Congressi Pd, Denaro vince il 1° turno

Il candidato vittoriese ha ottenuto circa 1.600 voti contro i 1.300 di Calabrese e i 900 di D’Asta, che sarà ora l’ago della bilancia durante il ballottaggio del 4 novembre
Foto CorrierediRagusa.it

Mancano ancora alcuni comuni all’appello, ma i risultati dei congressi cittadini del Pd hanno già dato un verdetto: il vittoriese Giovanni Denaro (nella foto da sinistra con D´Asta e Calabrese) ha vinto il primo turno ottenendo circa 1.600 consensi contro i circa 1.300 d Giuseppe Calabrese e i circa 900 di Mario D’Asta. Esclusi i malumori precongressuali verificatisi a Ragusa con la storia dei circoli ammessi e non ammessi e la fiammata nel giorno del congresso che si è registrata a Vittoria con il forfait del candidato Salvatore Cilia, su decisione di 3 assessori della giunta Nicosia (Caruano, Gurrieri e Fiore), i lavori sono andati avanti senza alcuno impedimento e nella massima regolarità.

Il 4 novembre sarà il giorno del ballottaggio fra Denaro e Calabrese. Arbitro Mario D’Asta, il vero ago della bilancia durante il voto dei delegati all’assemblea provinciale, la cui composizione dovrebbe avere la larga maggioranza di Denaro.

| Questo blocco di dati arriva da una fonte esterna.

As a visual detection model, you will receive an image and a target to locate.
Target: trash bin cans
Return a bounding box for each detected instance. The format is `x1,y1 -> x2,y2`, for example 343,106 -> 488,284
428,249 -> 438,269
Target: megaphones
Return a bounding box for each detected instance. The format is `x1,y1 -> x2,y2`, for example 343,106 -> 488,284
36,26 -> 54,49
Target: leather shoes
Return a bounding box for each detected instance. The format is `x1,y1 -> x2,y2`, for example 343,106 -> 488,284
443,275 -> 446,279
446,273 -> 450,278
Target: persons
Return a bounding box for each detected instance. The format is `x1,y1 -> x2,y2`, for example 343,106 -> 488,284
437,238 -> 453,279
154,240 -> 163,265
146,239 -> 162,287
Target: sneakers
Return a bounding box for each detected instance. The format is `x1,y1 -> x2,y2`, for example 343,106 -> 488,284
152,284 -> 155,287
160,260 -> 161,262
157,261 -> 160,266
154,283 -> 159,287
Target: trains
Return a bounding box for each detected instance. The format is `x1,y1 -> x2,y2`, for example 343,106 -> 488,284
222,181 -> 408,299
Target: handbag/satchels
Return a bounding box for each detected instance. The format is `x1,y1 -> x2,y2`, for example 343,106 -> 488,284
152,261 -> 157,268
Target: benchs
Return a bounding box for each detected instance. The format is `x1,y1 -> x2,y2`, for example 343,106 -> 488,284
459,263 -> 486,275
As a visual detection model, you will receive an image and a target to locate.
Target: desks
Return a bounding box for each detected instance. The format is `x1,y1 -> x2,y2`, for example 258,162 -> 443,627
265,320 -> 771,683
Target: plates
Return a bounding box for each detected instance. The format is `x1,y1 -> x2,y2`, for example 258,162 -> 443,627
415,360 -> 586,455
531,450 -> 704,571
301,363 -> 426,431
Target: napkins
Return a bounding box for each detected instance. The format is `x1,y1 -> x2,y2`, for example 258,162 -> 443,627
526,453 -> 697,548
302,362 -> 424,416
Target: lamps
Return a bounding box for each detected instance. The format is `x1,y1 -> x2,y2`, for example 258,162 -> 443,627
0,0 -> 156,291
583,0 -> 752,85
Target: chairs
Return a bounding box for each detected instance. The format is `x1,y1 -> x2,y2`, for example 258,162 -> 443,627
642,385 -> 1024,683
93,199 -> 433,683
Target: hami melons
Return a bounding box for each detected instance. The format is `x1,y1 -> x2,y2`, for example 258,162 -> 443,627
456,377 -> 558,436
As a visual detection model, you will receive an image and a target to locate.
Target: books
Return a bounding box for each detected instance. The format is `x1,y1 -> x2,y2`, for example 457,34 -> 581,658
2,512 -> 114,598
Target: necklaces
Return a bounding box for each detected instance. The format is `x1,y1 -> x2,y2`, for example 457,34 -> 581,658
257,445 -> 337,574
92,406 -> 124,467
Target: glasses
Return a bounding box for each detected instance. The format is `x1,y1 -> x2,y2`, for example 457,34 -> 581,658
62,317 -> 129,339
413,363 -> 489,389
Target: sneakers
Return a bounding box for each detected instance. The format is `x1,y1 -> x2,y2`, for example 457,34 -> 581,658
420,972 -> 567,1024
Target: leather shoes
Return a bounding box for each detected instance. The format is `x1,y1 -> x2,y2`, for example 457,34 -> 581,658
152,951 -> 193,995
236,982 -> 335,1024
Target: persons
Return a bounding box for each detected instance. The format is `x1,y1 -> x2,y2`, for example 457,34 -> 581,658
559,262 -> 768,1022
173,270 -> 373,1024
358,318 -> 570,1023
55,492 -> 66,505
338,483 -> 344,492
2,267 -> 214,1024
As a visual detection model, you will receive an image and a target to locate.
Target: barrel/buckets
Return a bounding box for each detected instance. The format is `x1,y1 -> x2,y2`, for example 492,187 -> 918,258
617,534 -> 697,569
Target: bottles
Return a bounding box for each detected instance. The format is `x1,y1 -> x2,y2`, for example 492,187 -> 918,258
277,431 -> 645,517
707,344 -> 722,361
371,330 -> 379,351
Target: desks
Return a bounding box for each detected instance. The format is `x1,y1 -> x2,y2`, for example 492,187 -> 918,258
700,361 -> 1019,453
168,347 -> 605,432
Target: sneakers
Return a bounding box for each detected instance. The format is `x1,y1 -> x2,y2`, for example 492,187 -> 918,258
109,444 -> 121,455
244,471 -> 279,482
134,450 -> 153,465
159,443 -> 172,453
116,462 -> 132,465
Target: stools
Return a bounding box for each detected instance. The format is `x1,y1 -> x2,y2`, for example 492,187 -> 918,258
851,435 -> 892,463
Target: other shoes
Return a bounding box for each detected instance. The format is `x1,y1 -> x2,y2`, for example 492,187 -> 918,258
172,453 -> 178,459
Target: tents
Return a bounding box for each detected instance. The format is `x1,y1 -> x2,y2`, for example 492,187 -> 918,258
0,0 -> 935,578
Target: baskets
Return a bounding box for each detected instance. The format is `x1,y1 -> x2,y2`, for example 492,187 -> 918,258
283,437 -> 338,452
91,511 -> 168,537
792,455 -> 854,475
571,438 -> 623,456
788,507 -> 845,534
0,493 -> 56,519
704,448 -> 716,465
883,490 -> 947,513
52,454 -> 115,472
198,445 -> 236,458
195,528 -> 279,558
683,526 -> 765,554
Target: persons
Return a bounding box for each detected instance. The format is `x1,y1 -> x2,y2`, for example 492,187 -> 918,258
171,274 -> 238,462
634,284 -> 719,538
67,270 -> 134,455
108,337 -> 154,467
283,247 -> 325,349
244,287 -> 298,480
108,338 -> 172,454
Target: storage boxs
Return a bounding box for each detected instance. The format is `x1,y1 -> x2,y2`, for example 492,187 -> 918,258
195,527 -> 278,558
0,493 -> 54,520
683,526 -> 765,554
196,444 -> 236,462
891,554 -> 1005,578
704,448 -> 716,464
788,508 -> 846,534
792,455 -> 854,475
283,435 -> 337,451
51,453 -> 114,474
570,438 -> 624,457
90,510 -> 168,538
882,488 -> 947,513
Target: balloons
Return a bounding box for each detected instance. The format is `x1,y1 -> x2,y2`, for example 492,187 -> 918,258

«Non mi sento ancora segretario- afferma Denaro- ma il risultato ottenuto è grande e storico nello stesso tempo. Sottolinea una maturità del gruppo politico, che non si è voluto appiattire sul leaderismo. La mia linea, che punta a ricucire i rapporti lacerati in questi ultimi anni, che tanto male hanno fatto, è stata bene recepita. Parlano i consensi che ho ottenuto anche a Ragusa». Sulla polemica scoppiata a Vittoria, Denaro afferma «che è stato impedito al candidato Salvatore Cilia di confrontarsi nel dibattito politico». Denaro ha preso 800 voti a Vittoria, 285 a Ragusa, 312 a Comiso, 70 a Modica e 51 a Scicli, per citare alcuni fra i comuni più grossi.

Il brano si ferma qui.